Ambivalence can be my master: on one hand, I despise clutter to an extent that my house is obsessively neat and I have even gone through the (unsolicited) trouble of reorganizing other people’s living spaces, especially kitchens. On the other, I can live with semi-functional objects because I feel sorry about discarding them, if they and I have a history together: the wooden spoon with the shaved handle; the toilet in the guest bathroom that doesn’t flush properly; the wobbly chair with the colorful cushion; the chipped measuring cup that still measures after all and on and on.
Until last week. Two neon lights came crashing down in the laundry room in the middle of the night, prompting me to think a giant bird had collided with a window (why a giant bird would be flying in the middle of the night belies my fervent imagination). After picking up a sea of glass, I looked around me, and made a list of anything in my house that needed replacing or updating.

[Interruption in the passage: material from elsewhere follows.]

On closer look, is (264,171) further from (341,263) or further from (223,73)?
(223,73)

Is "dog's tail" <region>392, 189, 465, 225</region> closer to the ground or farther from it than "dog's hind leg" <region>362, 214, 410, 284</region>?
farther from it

Why was I making do with half-assed things? What does that say about me, and the way I feel about my space? Since then, I have methodically disposed of things that were half-broken or started the fixing process for those that could be rescued. I noticed that some objects didn’t need replacing: I have two other measuring cups in addition to the chipped one. More plates I will ever use in one setting. More mugs than even a Mad Hatter tea party would prompt me to fill. Ten years in this house and so much stuff. Neatly organized, no doubt, but still stuff.
And I know I am not alone. While catering a dinner for a client a few weeks ago, I was rummaging through her kitchen looking for a ladle, and I came across an unwarranted quantity of same objects, of gizmos that probably never see the light of day – every drawer packed to the gilt. And here we are, entering the season of gift-giving. Everywhere I look, there are e-mails, newspaper and magazine pages filled with stocking filler ideas, gifts for her and him, gifts for $25 and for $250.
I certainly don’t need anything (well, maybe an iPhone upgrade would be nice – see? that’s advertising for you). So, this holiday season, please don’t give me anything. I mean it. Invite me for lunch if you would like to show your appreciation for my company. Write me a personal note expressing why you think I am such a good friend. If you believe I am such a valued customer, maybe offer me a discount because I really do not need another tote bag. If you value me as an employee, slip a bonus in that envelope.
I will take some homemade jam or cookies. But no more stuff.
Other than indulging children with shiny packages under the tree, there shouldn’t be anything for me or any other sensible adult who is not in need. And there are so many of them. This year, the money I would otherwise spend on random gifts will go to Edite in Mozambique, who is trying to build herself a house, and to Feeding America – in my rich and mighty country, 1 in 6 people experiences hunger, at some point in their lives. These are often hard-working adults, children and seniors who simply cannot make ends meet and are forced to go without food for several meals, or even days. So, while I carve my ham, arrange the pine cones I picked up in the street and harbor no expectations as to what is under the tree for me, I hope my small contribution will have made someone else’s week a little bit brighter.
And as to the people we love and we want to reward with tangible gifts from the heart from time to time, we don’t have to use Christmas as an excuse and feed the marketing machine (not to mention our anxiety level). What’s wrong with January 12?